▸ Excerpted data:
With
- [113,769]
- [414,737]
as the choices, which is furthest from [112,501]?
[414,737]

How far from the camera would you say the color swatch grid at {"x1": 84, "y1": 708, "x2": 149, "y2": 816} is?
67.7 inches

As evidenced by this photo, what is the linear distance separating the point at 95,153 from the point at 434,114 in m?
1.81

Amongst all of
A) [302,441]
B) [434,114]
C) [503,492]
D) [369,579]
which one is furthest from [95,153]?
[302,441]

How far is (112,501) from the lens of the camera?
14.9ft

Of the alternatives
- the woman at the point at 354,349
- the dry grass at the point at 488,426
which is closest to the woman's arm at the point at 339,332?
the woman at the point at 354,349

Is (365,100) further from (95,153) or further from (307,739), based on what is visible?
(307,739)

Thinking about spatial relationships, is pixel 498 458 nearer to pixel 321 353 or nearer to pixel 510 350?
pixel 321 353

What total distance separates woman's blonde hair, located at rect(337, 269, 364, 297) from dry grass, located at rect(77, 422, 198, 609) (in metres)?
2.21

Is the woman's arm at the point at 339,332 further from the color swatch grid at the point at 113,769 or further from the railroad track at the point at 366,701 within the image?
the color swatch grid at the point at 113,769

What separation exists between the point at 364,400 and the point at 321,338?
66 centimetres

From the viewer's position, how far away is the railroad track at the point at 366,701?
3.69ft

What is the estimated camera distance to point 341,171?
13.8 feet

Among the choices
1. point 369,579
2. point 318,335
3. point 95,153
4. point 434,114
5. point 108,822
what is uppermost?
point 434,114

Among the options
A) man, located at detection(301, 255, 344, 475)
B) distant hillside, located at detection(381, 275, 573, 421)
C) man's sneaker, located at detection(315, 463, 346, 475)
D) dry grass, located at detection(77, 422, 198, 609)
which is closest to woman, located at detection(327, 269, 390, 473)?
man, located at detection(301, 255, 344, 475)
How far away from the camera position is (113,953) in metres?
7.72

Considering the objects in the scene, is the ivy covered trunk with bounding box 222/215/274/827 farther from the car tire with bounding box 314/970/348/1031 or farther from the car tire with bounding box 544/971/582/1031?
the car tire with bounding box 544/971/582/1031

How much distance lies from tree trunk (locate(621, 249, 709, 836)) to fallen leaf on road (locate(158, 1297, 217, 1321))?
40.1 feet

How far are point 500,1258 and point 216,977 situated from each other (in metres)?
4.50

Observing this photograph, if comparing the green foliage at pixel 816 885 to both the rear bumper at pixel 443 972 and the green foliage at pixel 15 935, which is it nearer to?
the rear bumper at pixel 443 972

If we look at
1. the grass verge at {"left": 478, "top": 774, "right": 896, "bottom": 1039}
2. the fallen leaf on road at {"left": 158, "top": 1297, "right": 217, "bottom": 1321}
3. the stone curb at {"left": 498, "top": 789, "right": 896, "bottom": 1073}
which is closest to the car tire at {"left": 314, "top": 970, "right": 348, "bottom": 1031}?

▸ What needs to be done: Reproduce the records word for word, starting at the line that contains "How much distance" and ending at the final line of the records, with both of those lines included.

▸ Result below:
How much distance lies from tree trunk (locate(621, 249, 709, 836)) to fallen leaf on road (locate(158, 1297, 217, 1321))?
40.1 feet

How far are point 500,1258 and point 216,977 situated from each other (in metres)?
4.50

Observing this photograph, if comparing the green foliage at pixel 816 885 to both the rear bumper at pixel 443 972 and the green foliage at pixel 15 935, which is it nearer to?
the rear bumper at pixel 443 972

If we look at
1. the grass verge at {"left": 478, "top": 774, "right": 896, "bottom": 1039}
2. the fallen leaf on road at {"left": 158, "top": 1297, "right": 217, "bottom": 1321}
3. the stone curb at {"left": 498, "top": 789, "right": 896, "bottom": 1073}
which is closest to the car tire at {"left": 314, "top": 970, "right": 348, "bottom": 1031}?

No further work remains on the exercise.